Today, he contacted Equallogic support, and together properly configured the Equallogic's support for VSS. Notably, enabling VSS access, and setting access permissions from "Volume Only" to "Volumes and Snapshots". That cleared up the error below:

In addition, the Host Integration Toolkit was upgraded to 4.7. After that was done, setting the snapshot type back to "auto" was successful, and performance is quite good, with the 1Gbps Hyper-V host NIC acting as the bottleneck for the backups.

Watching in the Equallogic management console, you can clearly see the snapshots being created at the array level during backups now.

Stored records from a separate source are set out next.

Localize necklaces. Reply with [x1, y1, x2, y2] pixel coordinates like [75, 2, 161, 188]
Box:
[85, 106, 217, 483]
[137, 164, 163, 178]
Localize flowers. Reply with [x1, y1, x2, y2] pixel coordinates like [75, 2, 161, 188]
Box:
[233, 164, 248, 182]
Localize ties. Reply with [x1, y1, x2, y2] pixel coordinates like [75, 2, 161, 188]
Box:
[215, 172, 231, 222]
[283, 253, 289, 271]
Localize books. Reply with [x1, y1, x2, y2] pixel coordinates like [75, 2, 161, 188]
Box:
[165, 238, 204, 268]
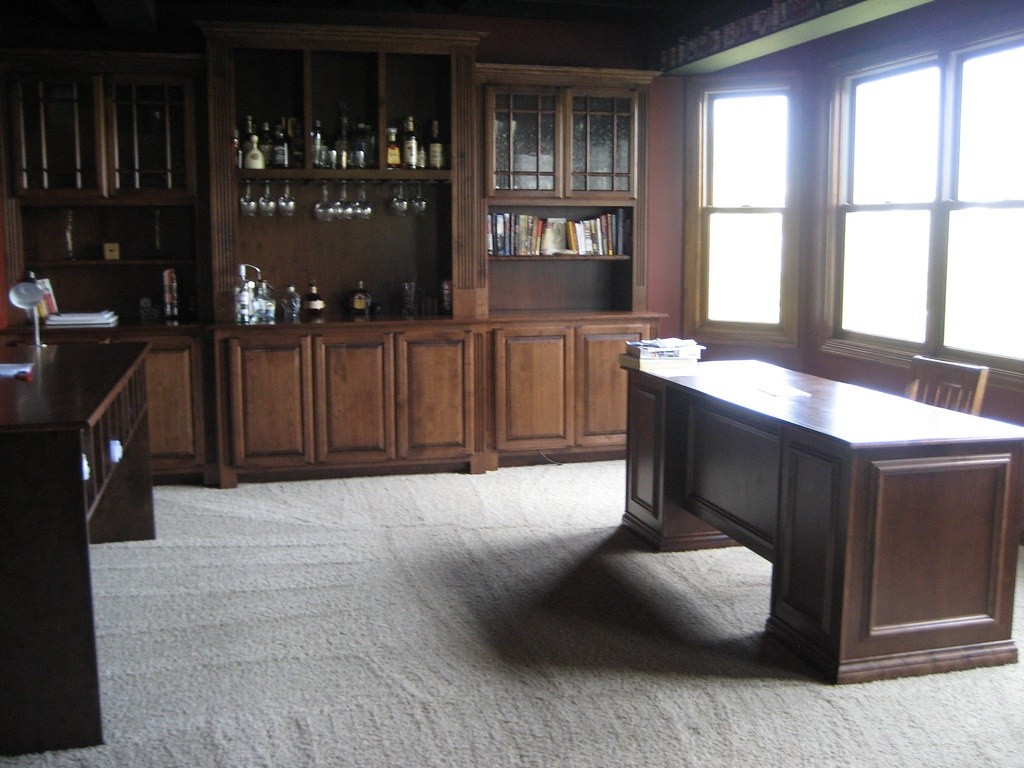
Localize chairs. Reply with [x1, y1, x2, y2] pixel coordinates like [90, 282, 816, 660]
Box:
[904, 355, 989, 416]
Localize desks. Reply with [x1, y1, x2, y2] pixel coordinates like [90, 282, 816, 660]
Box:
[0, 340, 155, 756]
[620, 359, 1024, 686]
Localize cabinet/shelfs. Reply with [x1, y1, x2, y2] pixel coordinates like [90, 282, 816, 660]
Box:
[0, 20, 663, 490]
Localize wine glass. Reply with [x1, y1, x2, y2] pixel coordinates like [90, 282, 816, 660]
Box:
[240, 177, 451, 222]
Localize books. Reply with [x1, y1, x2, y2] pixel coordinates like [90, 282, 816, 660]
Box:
[618, 338, 706, 370]
[488, 208, 631, 256]
[23, 279, 118, 328]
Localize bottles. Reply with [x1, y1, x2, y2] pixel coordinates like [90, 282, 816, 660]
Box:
[232, 110, 452, 170]
[234, 267, 453, 325]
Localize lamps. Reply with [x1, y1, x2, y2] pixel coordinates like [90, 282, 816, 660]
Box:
[9, 271, 47, 349]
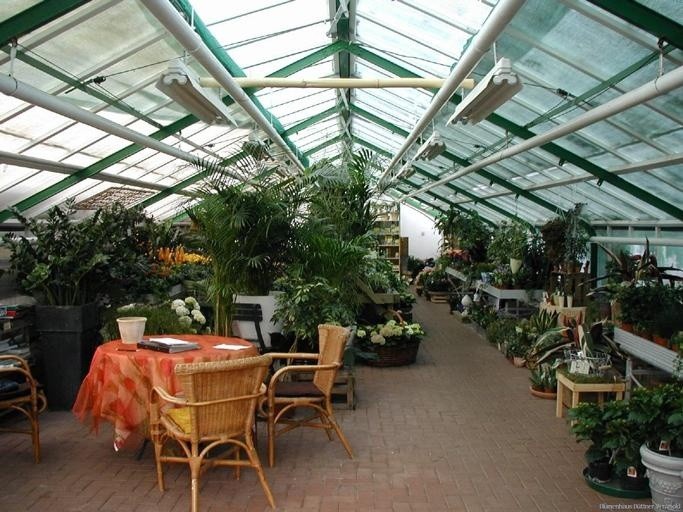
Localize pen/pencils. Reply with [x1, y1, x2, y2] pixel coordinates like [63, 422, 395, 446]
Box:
[116, 345, 139, 352]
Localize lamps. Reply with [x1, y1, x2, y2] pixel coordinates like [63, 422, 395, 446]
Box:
[385, 56, 523, 197]
[156, 59, 290, 178]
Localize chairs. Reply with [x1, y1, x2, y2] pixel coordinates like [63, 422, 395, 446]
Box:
[0, 350, 48, 462]
[152, 354, 276, 509]
[256, 325, 355, 468]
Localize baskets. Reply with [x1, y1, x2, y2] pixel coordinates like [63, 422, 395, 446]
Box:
[350, 309, 421, 365]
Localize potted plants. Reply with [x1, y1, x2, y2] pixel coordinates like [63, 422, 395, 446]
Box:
[427, 201, 683, 512]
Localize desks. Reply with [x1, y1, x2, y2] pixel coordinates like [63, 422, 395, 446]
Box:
[96, 335, 259, 461]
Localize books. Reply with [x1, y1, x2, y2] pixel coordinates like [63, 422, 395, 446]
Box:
[0, 305, 30, 366]
[136, 336, 199, 353]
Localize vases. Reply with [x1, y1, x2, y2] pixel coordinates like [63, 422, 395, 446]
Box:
[367, 338, 424, 369]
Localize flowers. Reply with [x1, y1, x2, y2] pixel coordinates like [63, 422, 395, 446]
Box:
[358, 312, 425, 343]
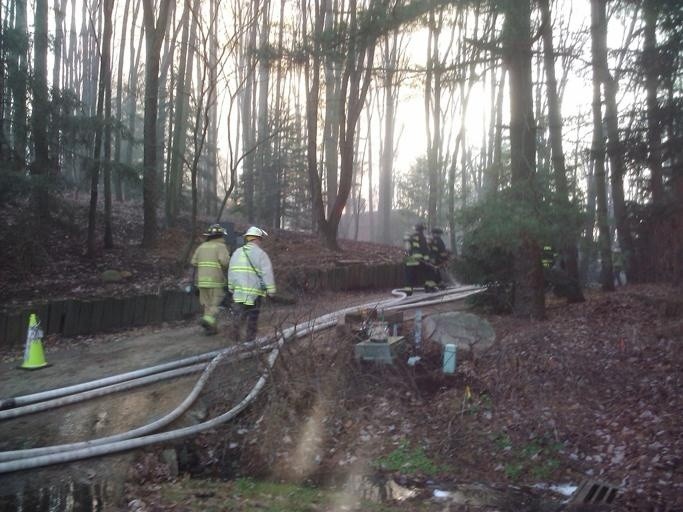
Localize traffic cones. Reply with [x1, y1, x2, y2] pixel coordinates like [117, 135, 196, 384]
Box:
[18, 313, 51, 371]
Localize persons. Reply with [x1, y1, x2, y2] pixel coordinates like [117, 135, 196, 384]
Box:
[403, 222, 439, 296]
[426, 227, 450, 290]
[191, 223, 230, 335]
[228, 226, 276, 344]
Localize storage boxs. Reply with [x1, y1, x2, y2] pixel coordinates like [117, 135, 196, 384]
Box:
[356, 336, 407, 365]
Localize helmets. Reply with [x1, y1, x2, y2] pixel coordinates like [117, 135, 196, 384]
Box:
[242, 227, 262, 237]
[202, 224, 227, 236]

I thought I'd post this, as administering vSphere on Equallogic, I would not have expected the array to get itself involved in backup operations unless explicitly configured, but apparently it does for Hyper-V deployed against Equallogic, at least when using NetBackup 7.6.0.2 with the snapshot provider type set to auto.

I had an older Equallogic PS6000E SAN, configured for RAID 6 that was attached to a couple of vSphere hosts. Being comprised of a bunch of 1TB 7200 RPM SATA disks, it wasn't exactly built for performance and I would often see it top out on IOPS for long periods of time in SAN HQ. After a bit of shuffling in our other datacenter, I freed up a PS6000XV SAN (600GB 15,000 RPM disks, in RAID 10) and decided to add it to the same pool in order to utilize the auto-tiering capabilities and boost performance of the SATA SAN. My problems with IOPS were solved, but read latency remained stubbornly high. As I spent more time looking at the graphs, I realized that, strangely, the latency was highest when the IOPS were lowest, which is the opposite of what you'd expect. Shouldn't requests be answered faster when there is less work to do?

I did a bit of Googling, and decided to re-read the Best Practices for VMware guide for Dell's Equallogic storage. Buried inside there are two very helpful tips, that I don't remember being there years ago when I set up those SANs for the first time.

The important bits are found on pages 9-11. The section on Delayed ACK describes EXACTLY what I was seeing, so I disabled it, and Large Receive Offload (LRO) for good measure. Note that this will require a reboot of your hosts, but that's what we have vMotion for, right?

As you can see in the graphs below, the improvements in my read latency were pretty stunning and instant. If you are experiencing high latency during periods of relatively low IOPS with your Equallogic SANs, then definitely give this a try.